Die „Alte Garde“ holt sich den Gedenkpokal

Die Leisniger Handballer haben den Silvo-Voigtländer-Cup ins Leben gerufen. Doch nicht nur der Sport steht im Vordergrund.

Von Frank Korn

Die „Alte Garde“, Weggefährten von Silvo Voigtländer, haben das erste Turnier um den Silvo-Voigtländer-Cup gewonnen.
Die „Alte Garde“, Weggefährten von Silvo Voigtländer, haben das erste Turnier um den Silvo-Voigtländer-Cup gewonnen.

© SV Leisnig 90

Leisnig. An solch einem Turnier hätte Silvo Voigtländer seine Freude gehabt. Der Leisniger Handballer war im Februar des vergangenen Jahres in der Halbzeitpause eines Bezirksligaspiels zusammengebrochen und einige Tage später gestorben (DA berichtete). Seine Sportkameraden organisierten ein paar Wochen später ein Benefizturnier. Doch damit sollte es nicht genug sein. Die Leisniger Handballer wollen das Andenken an ihren verstorbenen Mitspieler hochhalten. Deshalb organisierten sie das Turnier um den „Silvo-Voigtländer-Cup“, das nun jedes Jahr ausgetragen werden soll.
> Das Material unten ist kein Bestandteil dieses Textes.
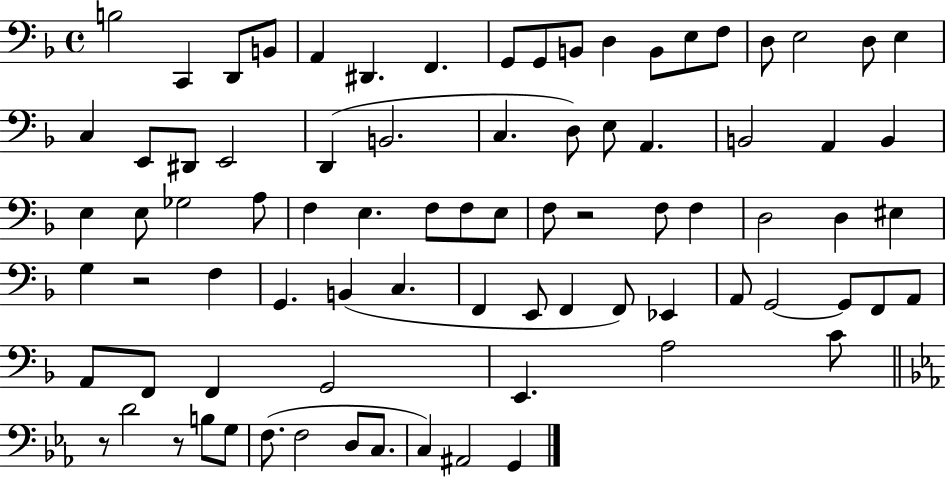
B3/h C2/q D2/e B2/e A2/q D#2/q. F2/q. G2/e G2/e B2/e D3/q B2/e E3/e F3/e D3/e E3/h D3/e E3/q C3/q E2/e D#2/e E2/h D2/q B2/h. C3/q. D3/e E3/e A2/q. B2/h A2/q B2/q E3/q E3/e Gb3/h A3/e F3/q E3/q. F3/e F3/e E3/e F3/e R/h F3/e F3/q D3/h D3/q EIS3/q G3/q R/h F3/q G2/q. B2/q C3/q. F2/q E2/e F2/q F2/e Eb2/q A2/e G2/h G2/e F2/e A2/e A2/e F2/e F2/q G2/h E2/q. A3/h C4/e R/e D4/h R/e B3/e G3/e F3/e. F3/h D3/e C3/e. C3/q A#2/h G2/q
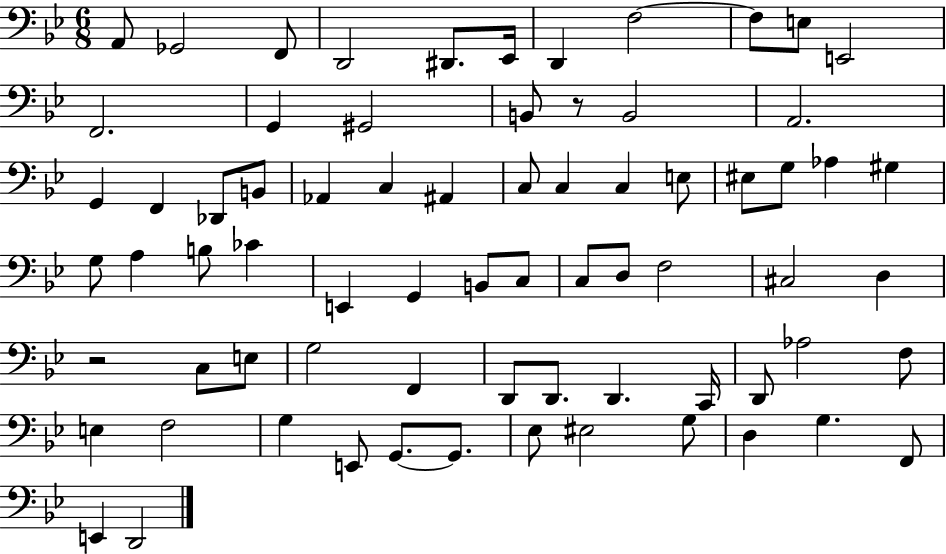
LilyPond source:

{
  \clef bass
  \numericTimeSignature
  \time 6/8
  \key bes \major
  a,8 ges,2 f,8 | d,2 dis,8. ees,16 | d,4 f2~~ | f8 e8 e,2 | \break f,2. | g,4 gis,2 | b,8 r8 b,2 | a,2. | \break g,4 f,4 des,8 b,8 | aes,4 c4 ais,4 | c8 c4 c4 e8 | eis8 g8 aes4 gis4 | \break g8 a4 b8 ces'4 | e,4 g,4 b,8 c8 | c8 d8 f2 | cis2 d4 | \break r2 c8 e8 | g2 f,4 | d,8 d,8. d,4. c,16 | d,8 aes2 f8 | \break e4 f2 | g4 e,8 g,8.~~ g,8. | ees8 eis2 g8 | d4 g4. f,8 | \break e,4 d,2 | \bar "|."
}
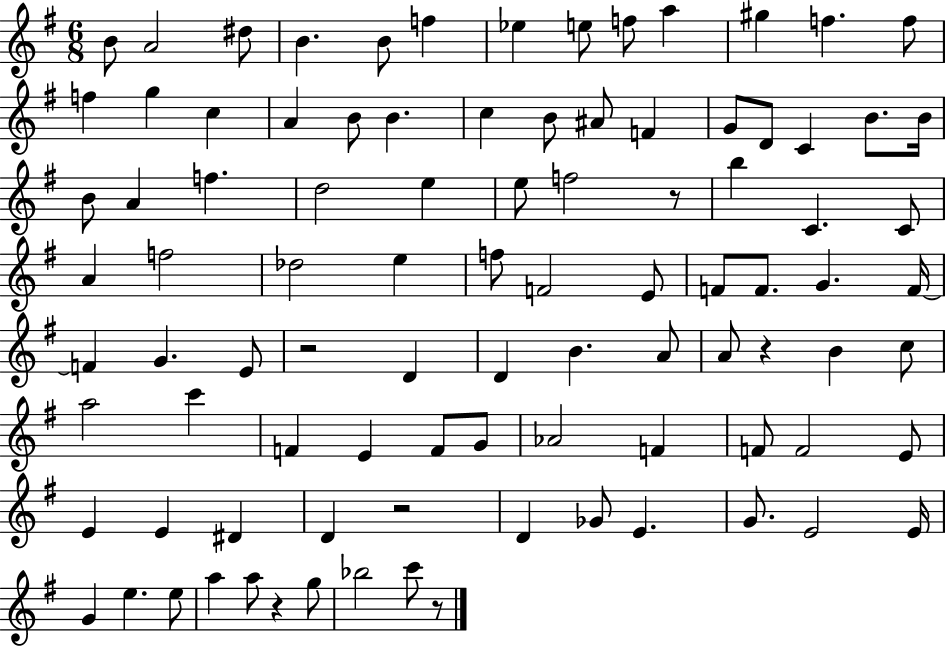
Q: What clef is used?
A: treble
„Es sollte einfach ein Turnier sein, bei dem alle ihren Spaß am Handballsport ausleben können“, sagte Patrick Naundorf, der sich gemeinsam mit Eva Maria Maric, René Konrad, Patrick Geilert und David Lindner um die Vorbereitungen kümmerte. Der Pokal ist ein handwerkliches Meisterstück, wie es Patrick Naundorf ausdrückt. Ein Sockel mit drei Stahlsäulen – Silvo trug stets die Rückennummer 3 – die einen Handball aus Nussbaumholz halten. Auf den inneren Sechsecken wurden Fotos von Silvo in Aktion eingelasert. Für dieses Unikat hatte der Döbelner Anzeiger mehrere Fotos zur Verfügung gestellt.

Die erste Auflage des „Silvo-Voigtländer-Cups“ gewann¨– wie sollte es anders sein – eine Mannschaft, die aus alten Weggefährten von Silvo gebildet wurde. Die „Alte Garde“, so der Teamname, setzte sich vor der HSG Rochlitz/Geringswalde, dem VfL Waldheim 54 sowie den beiden Vertretungen des SV Leisnig 90 durch. „Es war eine rundum gelungene Veranstaltung. Nur hätten wir uns ein paar mehr Zuschauer gewünscht“, sagte Patrick Naundorf. Vielleicht müsse man in den nächsten Jahren noch mehr Werbung für das Turnier machen.

Doch nicht nur sportlich ging es zur Sache. Die Organisatoren hatten ein Trikot des deutschen Nationaltorhüters Silvio Heinevetter organisiert. Dessen Versteigerung brachte 200 Euro ein. „Dieses Geld sowie die anderen Turniereinnahmen werden wir einem gemeinnützigen Zweck in der Region zukommen lassen“, sagte Eva Maria Maric.